People told me it was okay to grieve, but I figured they were saying it because that’s what you say. Finally, I just stopped talking about it because I didn’t want to be that mopey, burdensome friend. You know, that friend that only sucks the life out of you and never gives? yeah, I hate that person too. I bottled up the grief and let it out when I was showering or driving or hiding in the basement. Still, it was more than I could handle.
Then I went to my appointment with my psychiatrist to adjust my meds (the story of the psychiatrist and the meds is a whole different post for later). I told her that I felt my meds weren’t working because I couldn’t get over Ghengis. Even after 6 weeks the pain was still amazingly raw.
She told me it was okay. She told me I could expect to feel pain and grief for a year or even 2. She gave me the permission I needed to feel the pain and like that it was like a burden lifted. I don’t know why I needed to hear it from her and not my friends, but that’s what it took.
It still hurts, good lord it hurts, but it doesn’t hurt quite as bad.
And while we are on the subject, please send good thoughts to Dena and Levi. They lost their beloved Bela before Christmas. Bela was a beautiful dog, he was Dena’s solid ground for years. He was smart and loyal and fun. He even liked Ghengis.
Why do we do it? Why do we bring pets into our lives knowing that they will die before us? I don’t know, really, but I know that I will never stop having pets. I know that for as much as it hurt to lose Ghengis, my most beloved of pets, it would be even worse to not have had him at all.
hello 2007
and today I say happy new year from us to you!
I hope your year is as bright and happy as I know mine will be.
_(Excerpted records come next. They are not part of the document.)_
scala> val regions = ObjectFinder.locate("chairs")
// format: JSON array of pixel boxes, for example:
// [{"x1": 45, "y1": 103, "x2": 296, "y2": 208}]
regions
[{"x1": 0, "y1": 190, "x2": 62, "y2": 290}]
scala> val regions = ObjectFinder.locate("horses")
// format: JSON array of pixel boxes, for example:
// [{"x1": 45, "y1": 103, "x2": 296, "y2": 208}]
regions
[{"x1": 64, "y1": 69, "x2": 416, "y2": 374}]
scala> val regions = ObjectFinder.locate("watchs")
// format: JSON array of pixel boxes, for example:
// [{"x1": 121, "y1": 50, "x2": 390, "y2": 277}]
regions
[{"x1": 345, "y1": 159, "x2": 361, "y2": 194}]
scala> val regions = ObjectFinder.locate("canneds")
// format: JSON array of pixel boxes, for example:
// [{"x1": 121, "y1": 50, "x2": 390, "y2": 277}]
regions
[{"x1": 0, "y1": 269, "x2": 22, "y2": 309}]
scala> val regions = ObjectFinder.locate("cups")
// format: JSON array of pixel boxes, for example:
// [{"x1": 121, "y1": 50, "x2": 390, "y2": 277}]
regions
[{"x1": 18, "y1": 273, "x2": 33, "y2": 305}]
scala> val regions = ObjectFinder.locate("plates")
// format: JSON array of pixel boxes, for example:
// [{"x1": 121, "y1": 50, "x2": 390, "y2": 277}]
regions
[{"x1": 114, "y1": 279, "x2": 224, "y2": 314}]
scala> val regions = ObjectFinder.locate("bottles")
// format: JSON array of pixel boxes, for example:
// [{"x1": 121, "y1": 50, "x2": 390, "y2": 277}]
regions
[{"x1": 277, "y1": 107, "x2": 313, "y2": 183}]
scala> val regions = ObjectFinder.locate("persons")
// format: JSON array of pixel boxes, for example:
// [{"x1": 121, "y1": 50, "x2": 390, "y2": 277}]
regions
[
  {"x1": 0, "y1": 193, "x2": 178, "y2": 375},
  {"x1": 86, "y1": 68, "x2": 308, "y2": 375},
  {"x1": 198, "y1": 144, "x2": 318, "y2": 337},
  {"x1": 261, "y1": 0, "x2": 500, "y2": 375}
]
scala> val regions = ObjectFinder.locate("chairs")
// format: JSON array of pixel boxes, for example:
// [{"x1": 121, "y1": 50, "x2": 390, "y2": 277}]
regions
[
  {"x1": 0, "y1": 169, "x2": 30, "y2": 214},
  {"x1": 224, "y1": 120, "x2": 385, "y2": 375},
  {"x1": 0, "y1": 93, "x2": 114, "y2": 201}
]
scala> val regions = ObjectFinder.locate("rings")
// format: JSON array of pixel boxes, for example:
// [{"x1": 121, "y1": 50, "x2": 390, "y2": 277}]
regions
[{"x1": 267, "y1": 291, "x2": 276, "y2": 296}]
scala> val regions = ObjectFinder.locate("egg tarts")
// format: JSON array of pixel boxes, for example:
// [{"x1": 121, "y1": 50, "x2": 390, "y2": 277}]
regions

It’s after 2 in the afternoon, I’m still in my robe, I’m trying to work the beer and champaigne out of my system and I’m eating Special Lady Breakfast Surprise (frozen blueberries covered in strawberry yogurt with toasted almonds and 5 grain cereal on top, slathered in honey) to make me feel better. It’s as good a way as any to ring in a new year.
Perhaps now I will go find me some black eyed peas!